It appears some tropical trouble is brewing in the Gulf of Mexico and it is possible that a tropical storm or hurricane could impact the U.S. Gulf coast in the coming days. Even if a tropical cyclone doesn’t materialize, very heavy, flooding rains could impact portions of the Gulf Coast from Texas to Florida.
The National Hurricane Center (NHC) believes odds are increasing that a tropical cyclone could form within this disturbed area of weather in the coming days. According to the NHC, an area of cloudiness and showers over the Bay of Campeche and the adjacent land areas is associated with a trough of low pressure. Slow development of this system is possible over the next several days as it moves slowly and erratically, and a tropical depression could form in this area by the middle of next week.

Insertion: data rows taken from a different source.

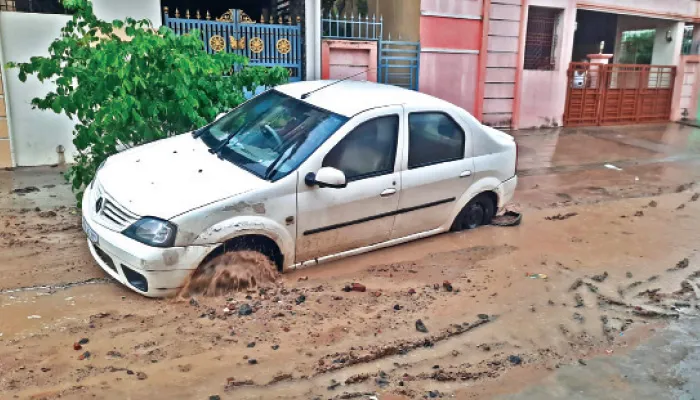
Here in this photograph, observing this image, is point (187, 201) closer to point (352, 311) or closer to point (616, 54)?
point (352, 311)

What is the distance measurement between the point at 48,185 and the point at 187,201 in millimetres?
4147

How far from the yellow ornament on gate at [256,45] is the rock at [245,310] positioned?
6488mm

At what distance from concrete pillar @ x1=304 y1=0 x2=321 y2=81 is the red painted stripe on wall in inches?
98.9

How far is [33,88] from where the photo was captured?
320 inches

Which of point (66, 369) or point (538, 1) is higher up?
point (538, 1)

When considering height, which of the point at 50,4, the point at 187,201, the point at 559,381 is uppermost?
the point at 50,4

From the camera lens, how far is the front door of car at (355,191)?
4766 millimetres

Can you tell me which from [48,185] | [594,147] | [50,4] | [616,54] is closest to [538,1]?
[594,147]

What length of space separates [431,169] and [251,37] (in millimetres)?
5583

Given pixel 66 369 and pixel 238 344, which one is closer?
pixel 66 369

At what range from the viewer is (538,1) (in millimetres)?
13211

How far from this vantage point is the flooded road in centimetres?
361

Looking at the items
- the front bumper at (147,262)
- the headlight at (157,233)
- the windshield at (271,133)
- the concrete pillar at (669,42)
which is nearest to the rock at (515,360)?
the windshield at (271,133)

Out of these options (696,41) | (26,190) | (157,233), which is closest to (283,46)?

Beyond bringing heavy rain to the U.S. coast regardless of development over time, due to the slow motion of the disturbance now, heavy rainfall is possible over portions of Central America and southern Mexico in the short term.
Based on today’s analysis, the NHC says odds for tropical cyclone development here have improved to 40%. While the NHC believes there’s a chance of tropical cyclone formation there, they don’t believe there are any other tropical cyclone threats elsewhere in the basin for the next 5 days.
Forecasters at NOAA believe 2021 will feature a busy Atlantic hurricane season. “Although NOAA scientists don’t expect this season to be as busy as last year, it only takes one storm to devastate a community,” said Ben Friedman, acting NOAA administrator. “The forecasters at the National Hurricane Center are well-prepared with significant upgrades to our computer models, emerging observation techniques, and the expertise to deliver the life-saving forecasts that we all depend on during this, and every, hurricane season.”
Tropical Storm Ana formed in the pre-season last month; should a new storm take shape in the Gulf in the coming days, it would be named Bill if/when it is classified as a tropical storm.